TEXTE PRÉSENTÉ:

ARSLAN CHIKHAOUI, EXPERT EN GÉOPOLITIQUE À LA PATRIE NEWS: « LE PRÉSIDENT POUTINE UTILISE LA STRATÉGIE DE LA MASKIROVKA »

Arslan Chikhaoui, expert en géopolitique à la Patrie news: « Le président Poutine utilise la stratégie de la maskirovka »

Propos recueillis par Soulef Biskri

La Patrie news : Le président Poutine a ordonné une opération militaire contre l’Ukraine. Est-ce le début de la guerre tant redoutée ?

Arslan Chikhaoui : Cette opération militaire est dans la logique de l’annexion du Donbass, dans le prolongement de celle de la Crimée, en 2014.

Pour ma part, je dirai, néanmoins, qu’il n’y aura pas de guerre profonde pour une multitude de raisons. Premièrement, l’Europe ne veut pas s’engager dans une guerre avec la Russie. Elle aura beaucoup à perdre.

De l’autre côté, un conflit armé avec les troupes de l’Otan aux frontières de l’Ukraine serait compliqué et couteux pour la Russie.

Il lui sera couteux également, économiquement en raison des sanctions européennes et par la perte des hommes alors même que le pays subit un réel déclin démographique ces dernières années.

On envisage certes la Russie envahir l’Ukraine jusqu’à Kiev. L’option a été d’ailleurs annoncée par les services de renseignement américains.

La Maison-Blanche a évoqué, le 12 février dernier, la possibilité d’un assaut rapide contre Kiev, la capitale ukrainienne, qui n’est qu’à quelques dizaines de kilomètres de la Biélorussie, où l’armée russe mène présentement des manœuvres.

Elle voulait inciter l’Europe à réagir et surtout justifier une présence militaire future en mer Baltique, et pouvoir contrôler aussi les pays de cette région, qui ne sont pas membres de l’Otan.

Les forces américaines, qui ont quitté l’Afghanistan, doivent être redéployées ailleurs. Le prétexte est tout trouvé.

CONSIGNE:
D'après l'entretien avec Arslan Chikhaoui, à quelle date la Maison-Blanche a-t-elle évoqué la possibilité d'un assaut rapide contre Kiev ? Les lignes qui suivent ne jouent aucun rôle dans l'exercice.

DONNÉES FOURNIES:
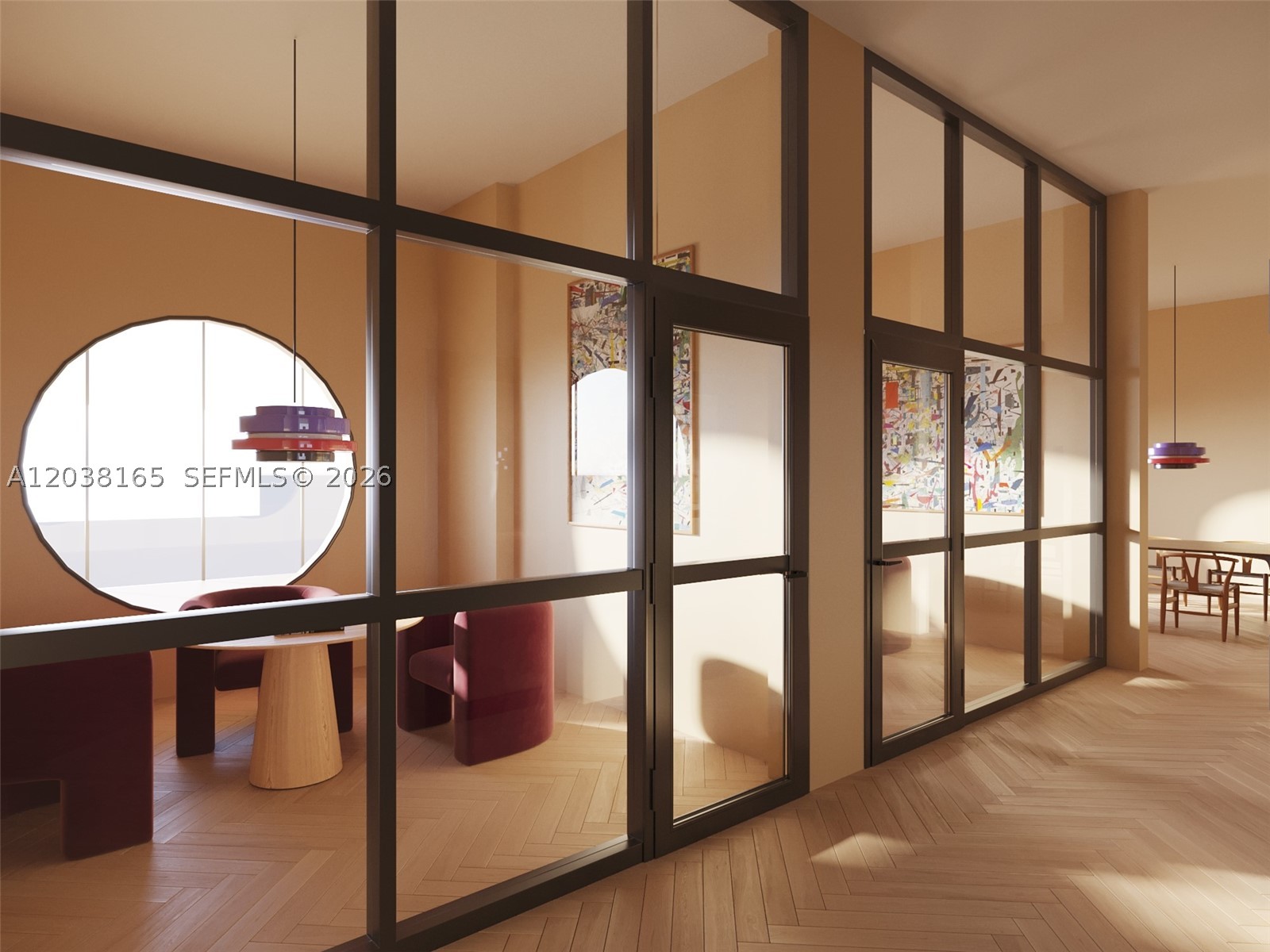 image The Standard Residences Midtown Miami14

RÉPONSE ATTENDUE:
Le 12 février dernier.